(Spatial question entries)
+ + +
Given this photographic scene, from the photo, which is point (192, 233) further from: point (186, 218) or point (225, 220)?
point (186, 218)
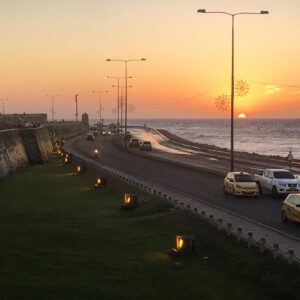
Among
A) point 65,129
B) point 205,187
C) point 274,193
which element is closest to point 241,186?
point 274,193

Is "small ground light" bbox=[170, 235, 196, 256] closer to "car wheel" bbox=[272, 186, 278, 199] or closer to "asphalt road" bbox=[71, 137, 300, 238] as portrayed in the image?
"asphalt road" bbox=[71, 137, 300, 238]

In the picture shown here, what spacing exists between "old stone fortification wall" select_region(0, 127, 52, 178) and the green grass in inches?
920

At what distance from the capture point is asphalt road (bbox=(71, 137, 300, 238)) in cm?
2489

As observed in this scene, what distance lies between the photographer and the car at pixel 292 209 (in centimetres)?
2248

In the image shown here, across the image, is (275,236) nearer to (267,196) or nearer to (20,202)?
(267,196)

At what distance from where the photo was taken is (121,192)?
121 feet

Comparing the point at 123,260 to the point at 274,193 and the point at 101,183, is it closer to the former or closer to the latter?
the point at 274,193

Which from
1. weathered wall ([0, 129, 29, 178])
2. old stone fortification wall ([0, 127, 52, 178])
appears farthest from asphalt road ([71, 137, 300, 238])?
old stone fortification wall ([0, 127, 52, 178])

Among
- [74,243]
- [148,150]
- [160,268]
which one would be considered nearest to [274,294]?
[160,268]

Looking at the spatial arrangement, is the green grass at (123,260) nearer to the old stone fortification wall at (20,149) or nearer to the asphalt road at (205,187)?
the asphalt road at (205,187)

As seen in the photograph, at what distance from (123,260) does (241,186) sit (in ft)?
46.1

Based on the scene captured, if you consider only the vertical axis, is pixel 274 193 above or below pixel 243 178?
below

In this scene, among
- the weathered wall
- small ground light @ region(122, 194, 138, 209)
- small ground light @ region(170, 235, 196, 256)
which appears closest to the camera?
small ground light @ region(170, 235, 196, 256)

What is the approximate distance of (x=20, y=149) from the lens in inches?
2564
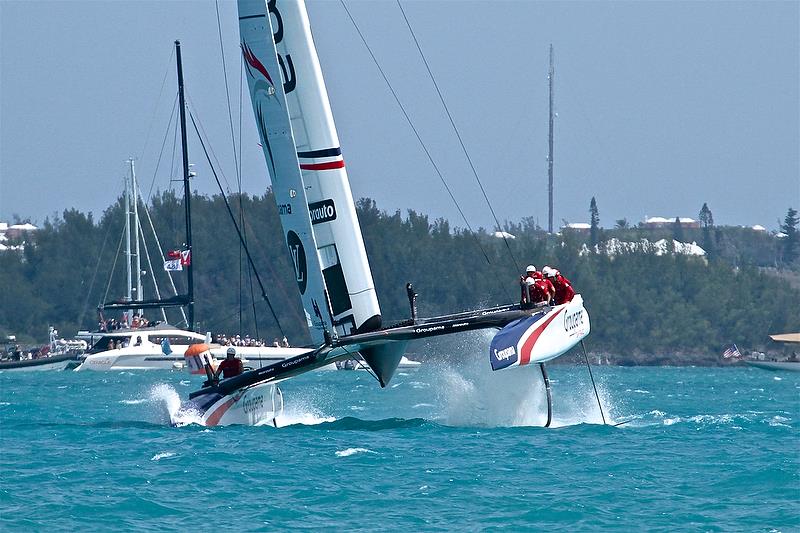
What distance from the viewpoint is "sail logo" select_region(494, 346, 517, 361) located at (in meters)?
17.2

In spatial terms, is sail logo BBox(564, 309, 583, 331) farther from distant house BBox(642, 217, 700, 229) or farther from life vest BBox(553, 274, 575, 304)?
distant house BBox(642, 217, 700, 229)

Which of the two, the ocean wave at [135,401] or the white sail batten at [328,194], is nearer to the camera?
the white sail batten at [328,194]

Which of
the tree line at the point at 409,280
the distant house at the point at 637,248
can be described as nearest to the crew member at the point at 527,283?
the tree line at the point at 409,280

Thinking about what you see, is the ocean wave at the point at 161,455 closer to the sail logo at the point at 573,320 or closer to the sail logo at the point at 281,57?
the sail logo at the point at 573,320

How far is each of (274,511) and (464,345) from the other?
8848mm

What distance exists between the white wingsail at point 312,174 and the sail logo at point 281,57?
0.5 inches

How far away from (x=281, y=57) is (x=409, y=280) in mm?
47786

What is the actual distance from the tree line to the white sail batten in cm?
4650

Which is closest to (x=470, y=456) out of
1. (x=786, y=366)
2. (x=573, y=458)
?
(x=573, y=458)

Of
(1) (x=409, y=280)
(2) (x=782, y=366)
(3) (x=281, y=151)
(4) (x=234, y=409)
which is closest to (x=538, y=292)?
(3) (x=281, y=151)

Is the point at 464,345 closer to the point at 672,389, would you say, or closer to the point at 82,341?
the point at 672,389

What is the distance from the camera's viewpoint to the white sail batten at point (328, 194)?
19.3 meters

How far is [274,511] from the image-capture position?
41.5ft

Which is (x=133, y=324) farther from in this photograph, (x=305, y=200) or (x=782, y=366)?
(x=305, y=200)
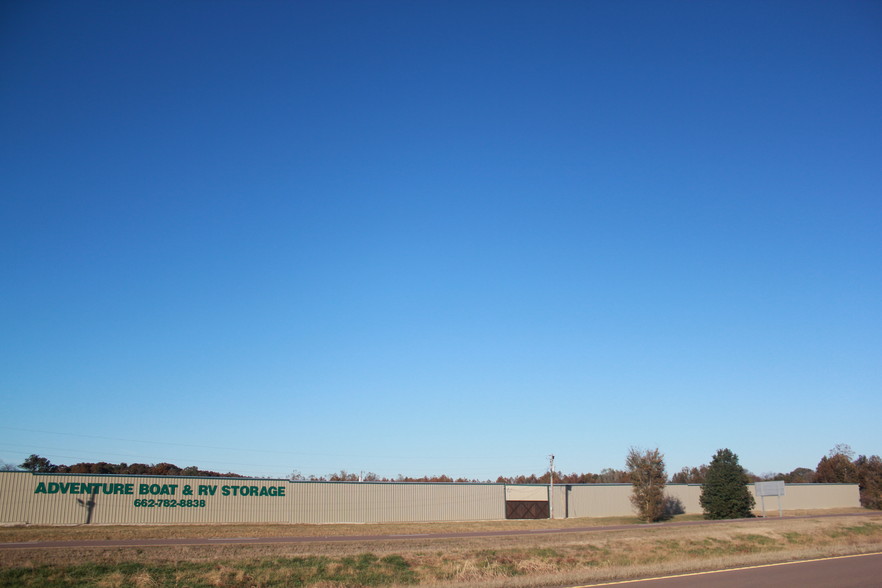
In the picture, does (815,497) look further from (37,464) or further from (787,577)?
(37,464)

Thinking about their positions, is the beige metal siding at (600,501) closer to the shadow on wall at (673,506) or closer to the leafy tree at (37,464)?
the shadow on wall at (673,506)

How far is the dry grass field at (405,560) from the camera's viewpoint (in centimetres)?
+ + +
| PROBLEM |
Reproduce the lines from the one containing "Which is (x=133, y=324)" through the final line, omitting the pictures.

| REPLY TO THE TASK |
Which is (x=133, y=324) farther from in this photograph, (x=305, y=200) or (x=782, y=366)?
(x=305, y=200)
In the picture, does (815,497) look further from (37,464) or further from (787,577)?
(37,464)

Thinking about their positions, is the beige metal siding at (600,501) closer to the shadow on wall at (673,506) or closer to the leafy tree at (37,464)?
the shadow on wall at (673,506)

How far is the dry grass field at (405,560) from the camera's viewpoint (in centimetres)?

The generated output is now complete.